AUSTRALIA WAS ONCE known as the land of the long weekend. It was a snappy catchphrase that, like all the best clichés, embodied enough truth and ambiguity to endure and inspire a book, a film, countless newspaper headings and a few European websites imagining the land down under as a new utopia. 

It was, however, not an affirmation, nor praise for a place where the work and life were balanced and certainly not an aspiration. It was not even an ironic dig, like Donald Horne’s conjuring of a lucky country. It was critical of a people and place where things were taken too easily in their stride, where work was constrained by regulation and limited aspiration. A place where when people knocked off work they went home or to the beach or to football or the pub and got on with their lives. In 1978 when Ronald Conway’s book was written, you couldn’t even go shopping when you finished work, because with the exception of one night of late night shopping a week, the doors closed at five on weekdays and noon on Saturday. 

What an odd notion, like the chimera of an old dream that can be dimly recalled, a trick of the imagination, was there really such a place… 

Across a couple of generations, and in the living memory of anyone over forty-five, the nature, place, regulation and experience of work has profoundly changed. 

Australians are now near the top of the list of working hours for those in developed countries; a substantial and growing proportion of people work part-time – not all by choice; unpaid internships are the normal entry path for young people; women are no longer forced to resign when they marry or become pregnant, but the wage gap remains; manufacturing and agricultural jobs have given way to working in services, and now those jobs that don’t actually demand hands on contact are also moving offshore.

When Conway wrote his book, well over half the workforce was in a union, now it is less than a fifth, increasingly low paid women; the expectation that you could start working with one organisation and after moving through a number of different occupations still be there forty or fifty years later was not without foundation; the demarcation between white and blue collar jobs, between those who earned salaries and those on wages, was clear and embedded.

Now the proletariat is giving way to what has been called the precariat, a new class who lack the stability and certainty of regular work or predictable social welfare. Guy Standing has done a Ronald Conway and used this for the title of his new book, and an accompanying volume, A Precariat Manifesto (Bloomsbury, 2014).

:: Supplied data ::
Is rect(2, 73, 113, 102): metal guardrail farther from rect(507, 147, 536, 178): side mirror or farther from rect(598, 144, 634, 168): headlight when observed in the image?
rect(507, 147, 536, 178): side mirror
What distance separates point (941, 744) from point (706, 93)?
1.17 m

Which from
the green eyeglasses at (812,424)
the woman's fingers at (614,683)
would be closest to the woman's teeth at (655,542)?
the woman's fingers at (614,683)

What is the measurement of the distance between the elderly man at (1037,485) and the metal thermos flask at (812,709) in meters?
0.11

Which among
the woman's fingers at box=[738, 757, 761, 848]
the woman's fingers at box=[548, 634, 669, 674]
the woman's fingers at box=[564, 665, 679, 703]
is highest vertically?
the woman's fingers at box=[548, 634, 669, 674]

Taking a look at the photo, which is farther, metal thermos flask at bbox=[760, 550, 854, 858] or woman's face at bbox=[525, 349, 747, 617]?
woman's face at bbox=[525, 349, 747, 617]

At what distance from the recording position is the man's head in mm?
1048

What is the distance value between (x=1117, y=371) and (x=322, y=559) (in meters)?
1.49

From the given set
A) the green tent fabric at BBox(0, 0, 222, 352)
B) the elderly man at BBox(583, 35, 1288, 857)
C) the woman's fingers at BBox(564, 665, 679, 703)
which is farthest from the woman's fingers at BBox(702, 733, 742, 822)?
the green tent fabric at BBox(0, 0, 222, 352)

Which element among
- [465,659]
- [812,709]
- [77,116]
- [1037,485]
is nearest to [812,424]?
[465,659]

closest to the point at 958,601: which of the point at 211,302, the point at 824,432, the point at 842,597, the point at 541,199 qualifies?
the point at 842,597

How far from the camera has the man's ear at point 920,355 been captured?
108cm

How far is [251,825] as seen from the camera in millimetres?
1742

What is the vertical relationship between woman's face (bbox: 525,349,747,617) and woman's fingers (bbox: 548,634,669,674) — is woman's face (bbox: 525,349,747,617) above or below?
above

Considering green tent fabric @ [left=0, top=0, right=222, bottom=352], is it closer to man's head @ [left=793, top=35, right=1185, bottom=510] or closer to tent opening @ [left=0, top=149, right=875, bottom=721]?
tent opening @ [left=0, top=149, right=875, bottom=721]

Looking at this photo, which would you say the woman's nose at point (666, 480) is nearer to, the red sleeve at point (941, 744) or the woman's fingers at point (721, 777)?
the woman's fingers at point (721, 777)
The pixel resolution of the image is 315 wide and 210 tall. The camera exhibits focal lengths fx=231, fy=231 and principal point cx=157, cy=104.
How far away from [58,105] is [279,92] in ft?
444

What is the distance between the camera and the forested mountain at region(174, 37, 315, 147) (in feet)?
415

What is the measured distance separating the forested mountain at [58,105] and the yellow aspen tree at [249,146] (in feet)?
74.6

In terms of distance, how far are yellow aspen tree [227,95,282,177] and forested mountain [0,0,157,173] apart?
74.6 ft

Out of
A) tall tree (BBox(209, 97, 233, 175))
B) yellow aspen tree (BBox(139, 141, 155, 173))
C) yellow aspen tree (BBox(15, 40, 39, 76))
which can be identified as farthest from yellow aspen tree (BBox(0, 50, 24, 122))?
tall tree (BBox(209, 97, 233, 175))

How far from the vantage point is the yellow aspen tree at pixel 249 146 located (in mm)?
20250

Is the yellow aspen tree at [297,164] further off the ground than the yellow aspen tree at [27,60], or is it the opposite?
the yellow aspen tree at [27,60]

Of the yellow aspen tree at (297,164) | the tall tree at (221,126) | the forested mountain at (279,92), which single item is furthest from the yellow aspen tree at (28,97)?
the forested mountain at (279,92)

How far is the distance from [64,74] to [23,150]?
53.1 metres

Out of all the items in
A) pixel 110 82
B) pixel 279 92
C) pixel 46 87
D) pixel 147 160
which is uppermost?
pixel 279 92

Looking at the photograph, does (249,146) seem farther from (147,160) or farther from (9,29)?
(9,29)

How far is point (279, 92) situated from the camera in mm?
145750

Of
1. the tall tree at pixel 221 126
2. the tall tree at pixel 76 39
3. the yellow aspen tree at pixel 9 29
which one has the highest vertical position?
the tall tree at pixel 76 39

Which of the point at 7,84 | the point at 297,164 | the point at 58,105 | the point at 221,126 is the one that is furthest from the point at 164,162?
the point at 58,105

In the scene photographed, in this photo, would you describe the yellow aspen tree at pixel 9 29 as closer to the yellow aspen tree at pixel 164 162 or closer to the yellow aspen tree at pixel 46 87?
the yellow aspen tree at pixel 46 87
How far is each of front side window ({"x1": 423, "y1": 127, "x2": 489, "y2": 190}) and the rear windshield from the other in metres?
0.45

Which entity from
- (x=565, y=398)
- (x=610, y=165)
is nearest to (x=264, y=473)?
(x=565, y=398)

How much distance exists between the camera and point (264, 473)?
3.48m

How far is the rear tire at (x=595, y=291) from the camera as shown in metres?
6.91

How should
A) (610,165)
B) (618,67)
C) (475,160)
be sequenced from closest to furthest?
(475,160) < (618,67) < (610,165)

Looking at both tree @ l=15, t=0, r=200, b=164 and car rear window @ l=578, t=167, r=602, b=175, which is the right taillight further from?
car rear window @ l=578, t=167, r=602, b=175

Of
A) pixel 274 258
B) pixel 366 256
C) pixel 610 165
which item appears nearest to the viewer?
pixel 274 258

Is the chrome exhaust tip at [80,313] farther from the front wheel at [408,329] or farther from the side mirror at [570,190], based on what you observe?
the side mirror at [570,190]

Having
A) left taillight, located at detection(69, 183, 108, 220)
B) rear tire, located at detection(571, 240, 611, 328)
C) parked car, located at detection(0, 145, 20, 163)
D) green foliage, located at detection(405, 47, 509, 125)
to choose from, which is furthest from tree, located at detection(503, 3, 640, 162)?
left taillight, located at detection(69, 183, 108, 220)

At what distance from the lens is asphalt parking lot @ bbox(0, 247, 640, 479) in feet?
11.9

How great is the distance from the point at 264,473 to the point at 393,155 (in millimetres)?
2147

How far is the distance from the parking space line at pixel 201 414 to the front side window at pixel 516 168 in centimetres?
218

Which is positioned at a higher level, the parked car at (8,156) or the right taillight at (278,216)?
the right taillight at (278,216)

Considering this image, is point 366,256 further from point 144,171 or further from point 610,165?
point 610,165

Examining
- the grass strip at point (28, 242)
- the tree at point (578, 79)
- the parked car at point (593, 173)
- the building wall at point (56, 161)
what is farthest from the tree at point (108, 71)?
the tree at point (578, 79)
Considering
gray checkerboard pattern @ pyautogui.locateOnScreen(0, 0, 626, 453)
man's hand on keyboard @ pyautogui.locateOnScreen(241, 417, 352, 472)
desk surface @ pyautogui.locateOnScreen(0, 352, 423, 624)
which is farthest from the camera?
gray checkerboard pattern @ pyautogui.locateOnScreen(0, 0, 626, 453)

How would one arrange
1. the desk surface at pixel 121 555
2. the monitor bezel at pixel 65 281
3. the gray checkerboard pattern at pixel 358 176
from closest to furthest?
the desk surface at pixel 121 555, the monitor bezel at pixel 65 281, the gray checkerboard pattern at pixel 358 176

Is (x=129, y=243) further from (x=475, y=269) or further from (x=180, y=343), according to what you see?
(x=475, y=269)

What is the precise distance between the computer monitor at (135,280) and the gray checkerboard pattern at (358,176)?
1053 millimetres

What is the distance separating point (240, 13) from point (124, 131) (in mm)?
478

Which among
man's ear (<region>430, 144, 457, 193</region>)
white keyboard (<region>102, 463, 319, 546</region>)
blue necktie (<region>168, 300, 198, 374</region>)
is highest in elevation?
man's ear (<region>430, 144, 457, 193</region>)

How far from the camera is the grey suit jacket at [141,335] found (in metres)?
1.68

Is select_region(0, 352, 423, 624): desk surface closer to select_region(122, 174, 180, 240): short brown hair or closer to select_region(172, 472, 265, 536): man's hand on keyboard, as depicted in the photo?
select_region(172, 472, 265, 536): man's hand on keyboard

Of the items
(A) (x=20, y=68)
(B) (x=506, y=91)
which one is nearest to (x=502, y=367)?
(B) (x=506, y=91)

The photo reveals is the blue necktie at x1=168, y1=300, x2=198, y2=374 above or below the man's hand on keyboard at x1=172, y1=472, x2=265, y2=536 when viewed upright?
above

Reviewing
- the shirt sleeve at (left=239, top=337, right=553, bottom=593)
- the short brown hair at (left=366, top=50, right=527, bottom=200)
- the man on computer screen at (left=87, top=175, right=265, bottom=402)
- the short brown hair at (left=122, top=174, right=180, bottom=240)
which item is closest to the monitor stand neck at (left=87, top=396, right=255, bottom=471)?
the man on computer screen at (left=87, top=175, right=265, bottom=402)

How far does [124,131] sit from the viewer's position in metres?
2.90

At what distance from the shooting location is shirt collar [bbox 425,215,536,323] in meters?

:: To do ::
1. Can you reproduce, word for word, the stretch of the essay on Australian work from "When Conway wrote" through "Manifesto (Bloomsbury, 2014)."?
2. Answer these from the essay on Australian work:
(a) In what year was Ronald Conway's book written?
(b) What proportion of the workforce belongs to a union now?
(c) What is the title of the volume that accompanies Guy Standing's new book?

:: Solutions per task ::
1.
When Conway wrote his book, well over half the workforce was in a union, now it is less than a fifth, increasingly low paid women; the expectation that you could start working with one organisation and after moving through a number of different occupations still be there forty or fifty years later was not without foundation; the demarcation between white and blue collar jobs, between those who earned salaries and those on wages, was clear and embedded.

Now the proletariat is giving way to what has been called the precariat, a new class who lack the stability and certainty of regular work or predictable social welfare. Guy Standing has done a Ronald Conway and used this for the title of his new book, and an accompanying volume, A Precariat Manifesto (Bloomsbury, 2014).

2.
(a) 1978
(b) Less than a fifth
(c) A Precariat Manifesto